### EXERCISE OBJECTIVE
Return the data below unchanged, line for line, with the pictures left out.

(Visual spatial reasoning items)
[start]
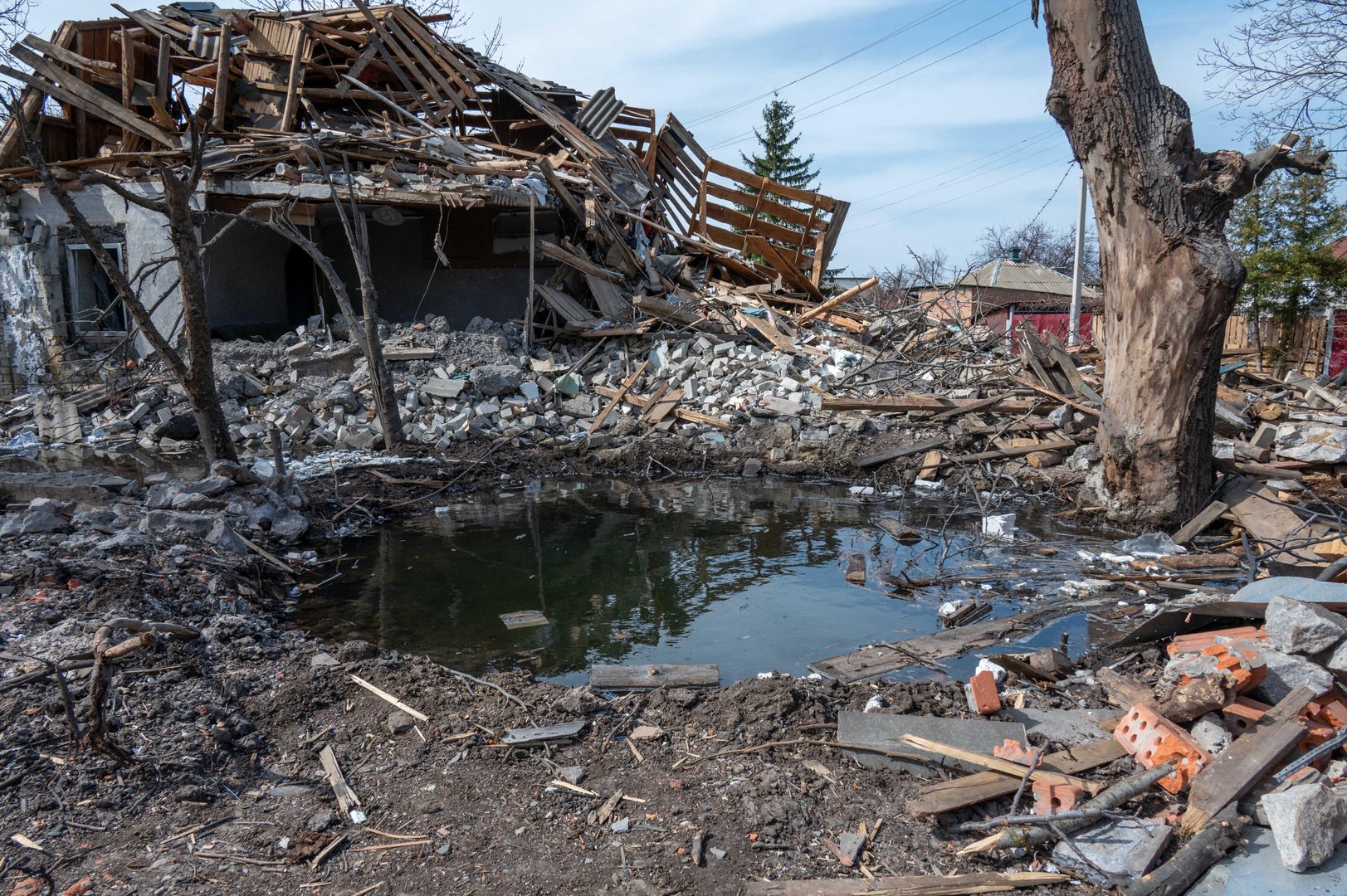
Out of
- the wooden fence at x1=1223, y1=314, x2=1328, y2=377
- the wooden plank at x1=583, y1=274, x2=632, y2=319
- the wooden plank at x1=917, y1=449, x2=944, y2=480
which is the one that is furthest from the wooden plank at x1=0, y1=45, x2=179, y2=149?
the wooden fence at x1=1223, y1=314, x2=1328, y2=377

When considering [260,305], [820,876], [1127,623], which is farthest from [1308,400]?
[260,305]

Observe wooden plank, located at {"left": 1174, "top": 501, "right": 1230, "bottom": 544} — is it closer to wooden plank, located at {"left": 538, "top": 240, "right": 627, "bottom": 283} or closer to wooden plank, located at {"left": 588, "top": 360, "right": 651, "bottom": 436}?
wooden plank, located at {"left": 588, "top": 360, "right": 651, "bottom": 436}

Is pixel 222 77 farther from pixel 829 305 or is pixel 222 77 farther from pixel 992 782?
pixel 992 782

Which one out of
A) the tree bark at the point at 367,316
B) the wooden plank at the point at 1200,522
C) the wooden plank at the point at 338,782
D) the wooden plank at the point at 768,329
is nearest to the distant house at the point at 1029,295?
the wooden plank at the point at 768,329

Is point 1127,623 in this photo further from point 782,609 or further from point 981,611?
point 782,609

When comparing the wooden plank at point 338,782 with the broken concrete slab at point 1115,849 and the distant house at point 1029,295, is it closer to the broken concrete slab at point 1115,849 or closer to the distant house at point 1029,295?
the broken concrete slab at point 1115,849

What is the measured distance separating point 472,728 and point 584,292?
12.5m

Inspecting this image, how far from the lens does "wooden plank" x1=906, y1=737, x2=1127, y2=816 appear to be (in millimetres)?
3285

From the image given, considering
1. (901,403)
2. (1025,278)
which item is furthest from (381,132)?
(1025,278)

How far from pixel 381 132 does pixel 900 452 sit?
1049cm

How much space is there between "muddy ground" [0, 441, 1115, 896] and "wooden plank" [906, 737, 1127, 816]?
66 millimetres

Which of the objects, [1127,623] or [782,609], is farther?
[782,609]

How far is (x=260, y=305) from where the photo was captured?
16.1m

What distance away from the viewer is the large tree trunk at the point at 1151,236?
23.1 ft
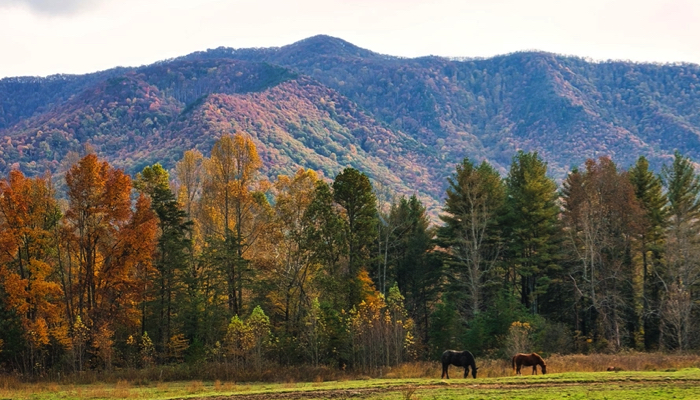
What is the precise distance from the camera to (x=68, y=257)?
45938mm

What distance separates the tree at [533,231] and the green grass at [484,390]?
22.6 metres

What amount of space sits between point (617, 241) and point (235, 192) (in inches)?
1253

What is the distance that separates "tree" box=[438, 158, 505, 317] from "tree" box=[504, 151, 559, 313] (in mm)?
1344

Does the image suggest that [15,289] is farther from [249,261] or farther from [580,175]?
[580,175]

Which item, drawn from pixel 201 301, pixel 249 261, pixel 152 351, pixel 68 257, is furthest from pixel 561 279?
pixel 68 257

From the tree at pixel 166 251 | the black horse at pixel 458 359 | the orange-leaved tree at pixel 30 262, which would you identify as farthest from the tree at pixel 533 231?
the orange-leaved tree at pixel 30 262

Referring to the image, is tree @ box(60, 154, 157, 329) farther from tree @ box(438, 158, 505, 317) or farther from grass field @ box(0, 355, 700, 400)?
tree @ box(438, 158, 505, 317)

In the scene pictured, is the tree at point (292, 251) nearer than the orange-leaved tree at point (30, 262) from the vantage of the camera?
No

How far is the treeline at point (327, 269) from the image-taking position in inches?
1618

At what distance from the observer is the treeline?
41.1 m

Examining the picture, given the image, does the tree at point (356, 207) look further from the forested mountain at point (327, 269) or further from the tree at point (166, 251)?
the tree at point (166, 251)

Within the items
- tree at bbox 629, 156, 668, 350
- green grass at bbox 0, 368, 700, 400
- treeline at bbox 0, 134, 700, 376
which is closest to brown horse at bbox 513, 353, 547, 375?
green grass at bbox 0, 368, 700, 400

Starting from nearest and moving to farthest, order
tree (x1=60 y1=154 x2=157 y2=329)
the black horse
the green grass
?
the green grass < the black horse < tree (x1=60 y1=154 x2=157 y2=329)

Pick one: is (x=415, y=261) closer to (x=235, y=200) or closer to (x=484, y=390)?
(x=235, y=200)
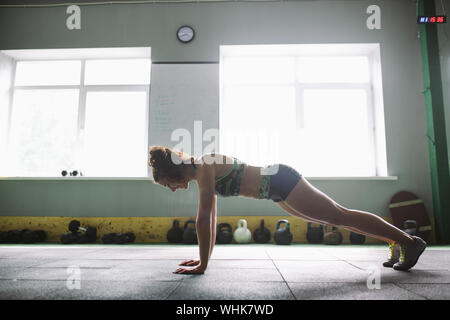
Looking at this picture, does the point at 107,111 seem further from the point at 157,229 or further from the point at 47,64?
[end]
### COMPLETED EXERCISE
Out of
- the wooden fence at x1=1223, y1=314, x2=1328, y2=377
- the wooden plank at x1=583, y1=274, x2=632, y2=319
- the wooden plank at x1=917, y1=449, x2=944, y2=480
which is the one that is furthest from the wooden plank at x1=0, y1=45, x2=179, y2=149?
the wooden fence at x1=1223, y1=314, x2=1328, y2=377

When considering [260,305], [820,876], [1127,623], which is farthest from [1308,400]?
[260,305]

Observe wooden plank, located at {"left": 1174, "top": 501, "right": 1230, "bottom": 544} — is it closer to wooden plank, located at {"left": 538, "top": 240, "right": 627, "bottom": 283} or closer to wooden plank, located at {"left": 588, "top": 360, "right": 651, "bottom": 436}?
wooden plank, located at {"left": 588, "top": 360, "right": 651, "bottom": 436}

Is pixel 222 77 farther from pixel 829 305 or is pixel 222 77 farther from pixel 992 782?
pixel 992 782

Which one out of
A) the tree bark at the point at 367,316
B) the wooden plank at the point at 1200,522
C) the wooden plank at the point at 338,782
D) the wooden plank at the point at 768,329
is nearest to the distant house at the point at 1029,295?
the wooden plank at the point at 768,329

Is point 1127,623 in this photo further from point 782,609 or further from point 981,611?
point 782,609

When comparing the wooden plank at point 338,782 with the broken concrete slab at point 1115,849 and the distant house at point 1029,295, is it closer to the broken concrete slab at point 1115,849 or closer to the distant house at point 1029,295?
the broken concrete slab at point 1115,849

What is the measured distance separating point 472,728 and point 584,292?
12.5m

Inspecting this image, how far from the lens does "wooden plank" x1=906, y1=737, x2=1127, y2=816 appear to be (in millimetres)?
3285

From the image given, considering
1. (901,403)
2. (1025,278)
which item is furthest from (381,132)?
(1025,278)

How far from pixel 381 132 does pixel 900 452 sit?
1049cm

How much space is there between "muddy ground" [0, 441, 1115, 896] and "wooden plank" [906, 737, 1127, 816]?
66 millimetres

Which of the objects, [1127,623] or [782,609], is farther?
[782,609]

How far is (x=260, y=305) from where the photo was captured?
16.1m

What distance away from the viewer is the large tree trunk at the point at 1151,236?
23.1 ft
What is the precise distance from the camera to (x=68, y=257)?
45938mm

What distance separates the tree at [533,231] and the green grass at [484,390]?
22.6 metres

What amount of space sits between point (617, 241) and point (235, 192) (in inches)?
1253

What is the distance that separates "tree" box=[438, 158, 505, 317] from "tree" box=[504, 151, 559, 313] (in mm)?
1344

Does the image suggest that [15,289] is farther from [249,261] or farther from [580,175]?
[580,175]

Which item, drawn from pixel 201 301, pixel 249 261, pixel 152 351, pixel 68 257, is furthest from pixel 561 279?
pixel 68 257

From the tree at pixel 166 251 | the black horse at pixel 458 359 | the orange-leaved tree at pixel 30 262, which would you identify as farthest from the tree at pixel 533 231?
the orange-leaved tree at pixel 30 262

Referring to the image, is tree @ box(60, 154, 157, 329) farther from tree @ box(438, 158, 505, 317) or farther from grass field @ box(0, 355, 700, 400)?
tree @ box(438, 158, 505, 317)

In the scene pictured, is the tree at point (292, 251) nearer than the orange-leaved tree at point (30, 262) from the vantage of the camera?
No

How far is the treeline at point (327, 269) from the image-taking position in inches?
1618

At what distance from the observer is the treeline?
41.1 m

Examining the picture, given the image, does the tree at point (356, 207) look further from the forested mountain at point (327, 269) or further from the tree at point (166, 251)?
the tree at point (166, 251)

Within the items
- tree at bbox 629, 156, 668, 350
- green grass at bbox 0, 368, 700, 400
- treeline at bbox 0, 134, 700, 376
which is closest to brown horse at bbox 513, 353, 547, 375?
green grass at bbox 0, 368, 700, 400

Starting from nearest and moving to farthest, order
tree (x1=60 y1=154 x2=157 y2=329)
the black horse
the green grass
?
the green grass < the black horse < tree (x1=60 y1=154 x2=157 y2=329)

Pick one: is (x=415, y=261) closer to (x=235, y=200) or closer to (x=484, y=390)?
(x=235, y=200)
Looking at this picture, does the point at 107,111 seem further from the point at 157,229 or further from the point at 47,64?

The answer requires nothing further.